Talent is one thing, discipline is another. Cooper says that in all her years on film sets working with Kidman or Watts, she has “never seen them act up or be late. Never late to the trailer, always there, hardworking and prepared.” And this goes not only for the actors in front of the camera but those behind the scenes, including directors Cate Shortland and David Michôd, production designer Fiona Crombie, writer Tony McNamara, and cinematographers Greig Fraser and Ari Wegner.
Emile Sherman, Oscar-winning producer of The King’s Speech, and more recently Lion and The Power of the Dog, believes the ongoing success of our most recognisable stars is a result of the strength of the local industry as a whole. He likens it to a snowball effect: “If you can make something good, and something that is recognised, it just lifts everybody up.”
And that cycle continues, he adds, “where everyone is propelled to the next level”, whether it’s an actor who can then get another project greenlit that in turn unearths a new director, or a head of department who can subsequently take their career overseas. “When it works, the snowball gets bigger and bigger, and you feel the power of our industry, which is really substantive,” Sherman says.
The producer is speaking from Los Angeles a week after what he politely describes as the “very eventful ceremony” for the 94th Academy Awards. The Power of the Dog was nominated for 12 Oscars, winning Best Director for Jane Campion, and it was largely thanks to its Australian cast and crew – including Wegner and actor Kodi Smit-McPhee – that our tally of Oscar nods this year crested 10, including one for Sherman himself, as producer of the Australian and New Zealand co-production.
“It’s just hugely gratifying, because I’ve lived my whole life in Australia and I feel very grounded in the Australian creative industry,” he says. The number of nominations for Australians is a sign, Sherman adds, “that as an industry we can compete and conquer at the highest levels worldwide.”

**EXERCISE INSTRUCTIONS**
Copy out the whole text on the Australian film industry word for word. The entries that follow aren't needed for anything here.

**DATASET EXCERPTS**
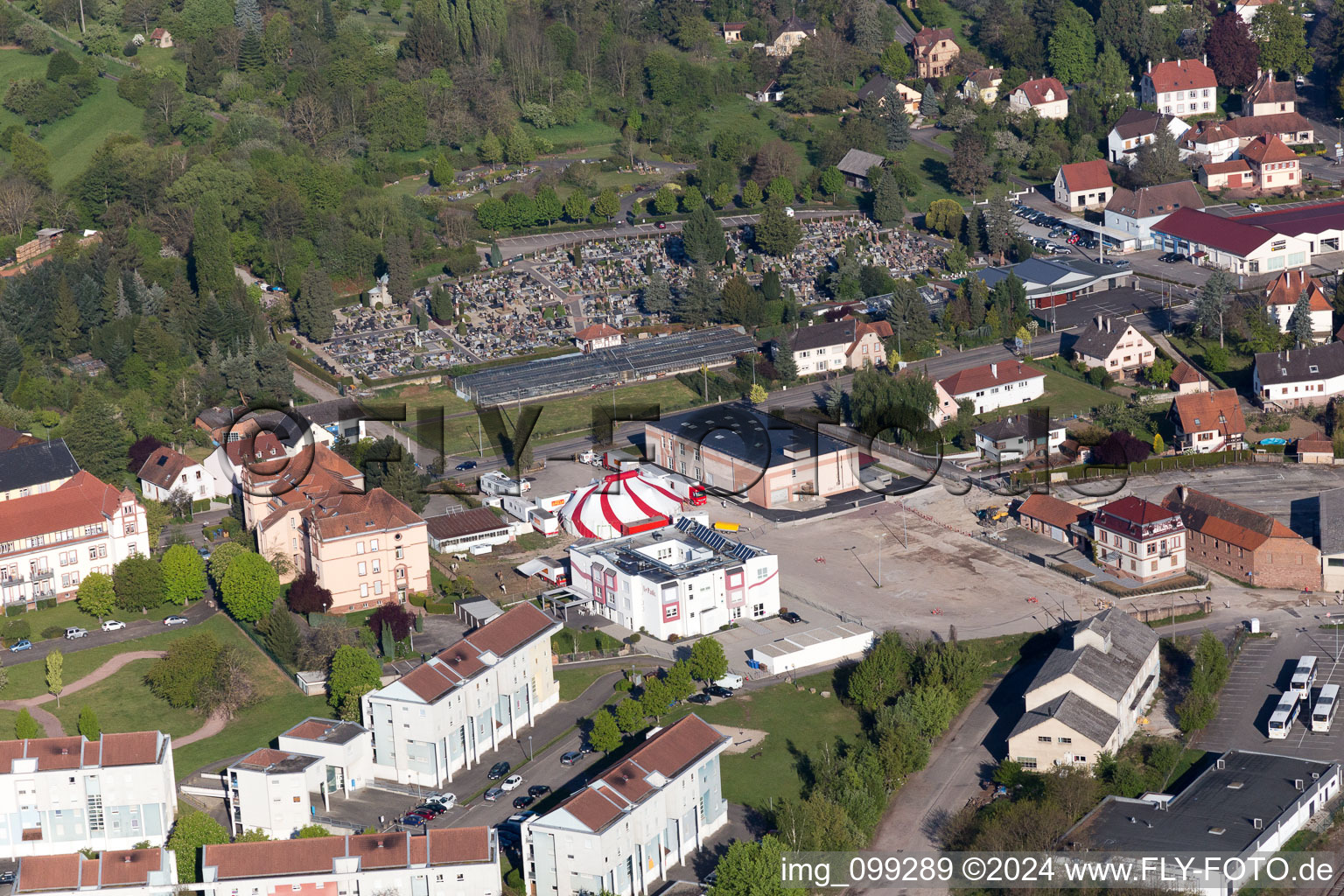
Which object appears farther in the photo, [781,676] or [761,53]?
[761,53]

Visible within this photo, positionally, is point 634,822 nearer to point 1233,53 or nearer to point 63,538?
point 63,538

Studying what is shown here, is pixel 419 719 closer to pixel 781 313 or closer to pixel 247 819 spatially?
pixel 247 819

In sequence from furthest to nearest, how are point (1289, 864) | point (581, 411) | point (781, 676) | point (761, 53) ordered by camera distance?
point (761, 53), point (581, 411), point (781, 676), point (1289, 864)

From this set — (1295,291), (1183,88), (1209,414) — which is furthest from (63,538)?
(1183,88)

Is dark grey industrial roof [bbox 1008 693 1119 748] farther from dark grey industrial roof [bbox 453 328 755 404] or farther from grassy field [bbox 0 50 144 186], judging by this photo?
grassy field [bbox 0 50 144 186]

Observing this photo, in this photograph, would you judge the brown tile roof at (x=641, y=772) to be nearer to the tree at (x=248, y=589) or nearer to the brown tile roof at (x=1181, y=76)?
the tree at (x=248, y=589)

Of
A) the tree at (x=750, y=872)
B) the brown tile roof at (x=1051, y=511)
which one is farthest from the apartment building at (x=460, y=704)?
the brown tile roof at (x=1051, y=511)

**SOLUTION FOR THIS EXERCISE**
Talent is one thing, discipline is another. Cooper says that in all her years on film sets working with Kidman or Watts, she has “never seen them act up or be late. Never late to the trailer, always there, hardworking and prepared.” And this goes not only for the actors in front of the camera but those behind the scenes, including directors Cate Shortland and David Michôd, production designer Fiona Crombie, writer Tony McNamara, and cinematographers Greig Fraser and Ari Wegner.
Emile Sherman, Oscar-winning producer of The King’s Speech, and more recently Lion and The Power of the Dog, believes the ongoing success of our most recognisable stars is a result of the strength of the local industry as a whole. He likens it to a snowball effect: “If you can make something good, and something that is recognised, it just lifts everybody up.”
And that cycle continues, he adds, “where everyone is propelled to the next level”, whether it’s an actor who can then get another project greenlit that in turn unearths a new director, or a head of department who can subsequently take their career overseas. “When it works, the snowball gets bigger and bigger, and you feel the power of our industry, which is really substantive,” Sherman says.
The producer is speaking from Los Angeles a week after what he politely describes as the “very eventful ceremony” for the 94th Academy Awards. The Power of the Dog was nominated for 12 Oscars, winning Best Director for Jane Campion, and it was largely thanks to its Australian cast and crew – including Wegner and actor Kodi Smit-McPhee – that our tally of Oscar nods this year crested 10, including one for Sherman himself, as producer of the Australian and New Zealand co-production.
“It’s just hugely gratifying, because I’ve lived my whole life in Australia and I feel very grounded in the Australian creative industry,” he says. The number of nominations for Australians is a sign, Sherman adds, “that as an industry we can compete and conquer at the highest levels worldwide.”